That fine old house known as “l’Hôtel de Biron,” which stands in a quiet street on the left bank of the Seine in Paris, and which was but lately the Convent of the Sacred Heart, has, since the suppression of the sisterhoods, been occupied by several tenants, among whom is Rodin.

The Master, as we have seen, has other ateliers at Meudon and at the Dépôt des Marbres in Paris, but he has a special liking for this one.

Built in the eighteenth century, the town house of a powerful family, it is certainly as beautiful a dwelling as any artist could desire. The great rooms are lofty, panelled in white, with beautiful mouldings in white and gold. The one in which Rodin works is a rotunda opening by high French windows into a delightful garden.

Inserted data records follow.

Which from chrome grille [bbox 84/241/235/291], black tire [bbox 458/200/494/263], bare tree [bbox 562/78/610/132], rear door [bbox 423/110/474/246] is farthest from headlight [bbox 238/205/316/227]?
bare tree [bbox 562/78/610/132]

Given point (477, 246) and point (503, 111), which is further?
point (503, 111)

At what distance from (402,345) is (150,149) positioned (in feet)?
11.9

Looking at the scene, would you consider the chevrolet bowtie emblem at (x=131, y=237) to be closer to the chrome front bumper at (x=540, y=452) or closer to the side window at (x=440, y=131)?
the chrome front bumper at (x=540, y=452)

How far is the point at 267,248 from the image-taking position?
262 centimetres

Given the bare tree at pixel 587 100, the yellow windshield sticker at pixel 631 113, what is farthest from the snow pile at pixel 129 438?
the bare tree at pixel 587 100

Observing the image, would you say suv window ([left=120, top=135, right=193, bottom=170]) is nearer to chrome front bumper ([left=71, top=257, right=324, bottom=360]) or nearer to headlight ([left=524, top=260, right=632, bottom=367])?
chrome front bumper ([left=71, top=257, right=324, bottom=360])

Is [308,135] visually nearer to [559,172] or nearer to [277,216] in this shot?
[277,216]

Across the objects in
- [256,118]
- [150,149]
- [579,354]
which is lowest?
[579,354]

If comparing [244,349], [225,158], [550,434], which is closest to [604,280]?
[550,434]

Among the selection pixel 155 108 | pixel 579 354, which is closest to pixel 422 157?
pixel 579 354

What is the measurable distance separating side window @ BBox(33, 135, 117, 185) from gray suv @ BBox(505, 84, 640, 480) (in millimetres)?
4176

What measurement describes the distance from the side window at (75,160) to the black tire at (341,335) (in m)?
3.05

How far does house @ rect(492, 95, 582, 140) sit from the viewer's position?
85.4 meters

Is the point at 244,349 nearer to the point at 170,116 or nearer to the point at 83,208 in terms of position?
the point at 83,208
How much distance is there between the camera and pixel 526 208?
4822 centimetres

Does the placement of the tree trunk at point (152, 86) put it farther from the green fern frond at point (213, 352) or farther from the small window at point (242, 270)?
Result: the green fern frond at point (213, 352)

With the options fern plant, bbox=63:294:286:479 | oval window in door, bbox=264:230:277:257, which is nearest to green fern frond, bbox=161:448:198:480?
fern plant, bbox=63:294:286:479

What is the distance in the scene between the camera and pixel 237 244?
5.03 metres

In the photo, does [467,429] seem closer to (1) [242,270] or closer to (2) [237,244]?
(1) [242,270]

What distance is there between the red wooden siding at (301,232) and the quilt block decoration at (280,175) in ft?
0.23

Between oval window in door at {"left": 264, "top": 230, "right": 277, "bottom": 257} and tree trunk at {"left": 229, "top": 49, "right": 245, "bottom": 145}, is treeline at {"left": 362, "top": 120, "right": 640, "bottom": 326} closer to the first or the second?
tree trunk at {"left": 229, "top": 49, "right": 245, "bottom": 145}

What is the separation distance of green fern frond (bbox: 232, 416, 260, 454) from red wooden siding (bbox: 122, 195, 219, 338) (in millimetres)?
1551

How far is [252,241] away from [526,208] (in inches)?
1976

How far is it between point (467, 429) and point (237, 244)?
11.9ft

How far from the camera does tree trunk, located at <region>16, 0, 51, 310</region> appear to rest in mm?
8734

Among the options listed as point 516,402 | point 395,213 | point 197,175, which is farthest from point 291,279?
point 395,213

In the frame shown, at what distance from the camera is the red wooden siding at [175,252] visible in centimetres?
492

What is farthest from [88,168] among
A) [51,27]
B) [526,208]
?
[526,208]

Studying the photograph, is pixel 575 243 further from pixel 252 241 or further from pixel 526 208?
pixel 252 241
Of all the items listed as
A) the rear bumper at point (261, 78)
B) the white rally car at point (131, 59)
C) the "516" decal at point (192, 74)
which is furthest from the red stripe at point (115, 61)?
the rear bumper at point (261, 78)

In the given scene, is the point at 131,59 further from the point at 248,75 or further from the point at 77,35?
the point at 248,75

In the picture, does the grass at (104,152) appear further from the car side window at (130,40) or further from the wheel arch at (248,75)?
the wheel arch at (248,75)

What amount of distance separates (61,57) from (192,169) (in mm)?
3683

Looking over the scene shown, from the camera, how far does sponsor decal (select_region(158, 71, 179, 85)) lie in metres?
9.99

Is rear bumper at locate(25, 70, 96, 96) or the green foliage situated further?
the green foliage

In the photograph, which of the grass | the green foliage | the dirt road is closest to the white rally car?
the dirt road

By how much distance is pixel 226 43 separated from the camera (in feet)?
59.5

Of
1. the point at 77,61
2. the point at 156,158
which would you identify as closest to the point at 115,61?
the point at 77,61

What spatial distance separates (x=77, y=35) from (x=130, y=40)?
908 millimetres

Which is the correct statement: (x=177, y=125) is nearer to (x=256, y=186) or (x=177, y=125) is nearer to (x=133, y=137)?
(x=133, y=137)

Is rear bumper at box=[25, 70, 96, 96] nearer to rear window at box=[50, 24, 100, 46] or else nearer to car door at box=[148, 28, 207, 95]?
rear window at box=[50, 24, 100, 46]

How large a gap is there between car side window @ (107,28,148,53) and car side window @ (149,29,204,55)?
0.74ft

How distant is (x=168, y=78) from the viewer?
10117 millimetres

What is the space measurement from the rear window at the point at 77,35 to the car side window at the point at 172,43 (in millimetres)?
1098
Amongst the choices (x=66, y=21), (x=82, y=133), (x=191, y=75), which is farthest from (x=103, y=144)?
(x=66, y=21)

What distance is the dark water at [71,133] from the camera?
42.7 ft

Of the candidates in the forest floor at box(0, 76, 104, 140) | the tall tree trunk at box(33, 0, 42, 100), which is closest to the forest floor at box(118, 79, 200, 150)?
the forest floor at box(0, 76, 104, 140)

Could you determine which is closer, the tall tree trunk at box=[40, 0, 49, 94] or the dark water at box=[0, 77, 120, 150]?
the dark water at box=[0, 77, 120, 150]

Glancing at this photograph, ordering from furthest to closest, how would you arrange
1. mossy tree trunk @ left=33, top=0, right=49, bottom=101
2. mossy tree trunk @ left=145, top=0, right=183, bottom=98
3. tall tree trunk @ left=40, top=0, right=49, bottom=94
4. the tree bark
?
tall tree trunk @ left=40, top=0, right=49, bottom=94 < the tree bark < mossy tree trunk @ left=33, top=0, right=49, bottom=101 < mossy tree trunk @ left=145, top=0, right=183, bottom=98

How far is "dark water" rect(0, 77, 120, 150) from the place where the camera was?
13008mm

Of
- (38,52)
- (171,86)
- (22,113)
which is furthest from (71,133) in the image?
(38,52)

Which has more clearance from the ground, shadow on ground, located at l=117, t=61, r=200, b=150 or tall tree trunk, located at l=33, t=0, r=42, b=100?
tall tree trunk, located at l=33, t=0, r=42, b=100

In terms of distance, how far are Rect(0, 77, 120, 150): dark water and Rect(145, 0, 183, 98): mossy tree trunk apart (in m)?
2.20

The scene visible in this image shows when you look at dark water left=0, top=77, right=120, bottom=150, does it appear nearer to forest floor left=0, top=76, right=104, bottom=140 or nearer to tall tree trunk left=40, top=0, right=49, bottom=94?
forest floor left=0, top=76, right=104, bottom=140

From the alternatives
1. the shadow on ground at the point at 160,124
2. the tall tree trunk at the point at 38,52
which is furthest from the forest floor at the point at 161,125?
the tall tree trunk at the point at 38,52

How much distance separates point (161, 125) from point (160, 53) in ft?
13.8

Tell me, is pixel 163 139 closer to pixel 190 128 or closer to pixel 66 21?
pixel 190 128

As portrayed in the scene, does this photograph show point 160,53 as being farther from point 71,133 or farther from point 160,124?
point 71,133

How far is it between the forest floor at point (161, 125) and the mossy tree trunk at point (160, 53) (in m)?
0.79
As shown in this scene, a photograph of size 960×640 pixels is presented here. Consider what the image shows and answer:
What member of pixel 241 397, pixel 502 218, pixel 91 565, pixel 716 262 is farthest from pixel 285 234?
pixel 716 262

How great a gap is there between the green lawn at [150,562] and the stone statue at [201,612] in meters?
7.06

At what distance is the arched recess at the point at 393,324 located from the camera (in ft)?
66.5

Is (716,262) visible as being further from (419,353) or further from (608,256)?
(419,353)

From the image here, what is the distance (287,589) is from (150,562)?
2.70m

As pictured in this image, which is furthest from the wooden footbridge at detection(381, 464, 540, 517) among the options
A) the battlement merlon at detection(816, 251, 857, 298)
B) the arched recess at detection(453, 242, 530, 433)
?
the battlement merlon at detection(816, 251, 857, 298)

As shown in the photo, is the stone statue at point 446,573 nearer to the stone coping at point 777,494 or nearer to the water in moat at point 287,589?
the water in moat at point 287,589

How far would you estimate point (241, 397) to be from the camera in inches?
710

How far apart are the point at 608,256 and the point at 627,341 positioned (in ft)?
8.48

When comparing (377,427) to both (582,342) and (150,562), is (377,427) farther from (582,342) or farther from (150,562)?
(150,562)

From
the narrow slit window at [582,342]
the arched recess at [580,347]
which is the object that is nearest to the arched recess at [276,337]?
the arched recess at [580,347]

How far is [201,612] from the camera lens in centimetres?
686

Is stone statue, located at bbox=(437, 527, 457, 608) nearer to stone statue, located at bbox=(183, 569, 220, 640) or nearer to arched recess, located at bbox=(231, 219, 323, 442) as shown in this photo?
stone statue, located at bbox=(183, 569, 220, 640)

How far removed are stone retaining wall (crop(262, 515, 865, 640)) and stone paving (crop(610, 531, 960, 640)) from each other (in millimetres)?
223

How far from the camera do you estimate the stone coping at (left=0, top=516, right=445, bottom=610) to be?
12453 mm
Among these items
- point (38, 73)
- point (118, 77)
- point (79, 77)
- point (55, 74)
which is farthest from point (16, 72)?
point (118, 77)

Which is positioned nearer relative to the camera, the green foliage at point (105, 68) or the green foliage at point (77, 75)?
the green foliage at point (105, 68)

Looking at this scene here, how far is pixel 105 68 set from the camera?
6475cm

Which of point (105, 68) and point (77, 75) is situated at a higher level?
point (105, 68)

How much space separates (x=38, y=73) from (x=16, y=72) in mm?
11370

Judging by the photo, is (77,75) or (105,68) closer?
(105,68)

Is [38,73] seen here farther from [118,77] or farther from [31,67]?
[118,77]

For several years now this garden has been neglected. But it is still possible to trace, among the riotous weeds, the ancient lines of box which bordered the alleys, to follow, beneath fantastic vines, the shape of green trellised arbors; and there each spring the flowers reappear, pushing through the grasses in the borders. Nothing induces a more delicious melancholy than this spectacle of the gradual effacement of human toil at the hands of invading nature.

At l’Hôtel de Biron Rodin passes nearly all his time in drawing.

In this quiet retreat he loves to isolate himself and to consign to paper, in numberless pencil sketches, the graceful attitudes which his models take before him.

One evening I was looking over a series of these studies with him, and was admiring the harmonious lines by which he had reproduced all the rhythm of the human body upon paper.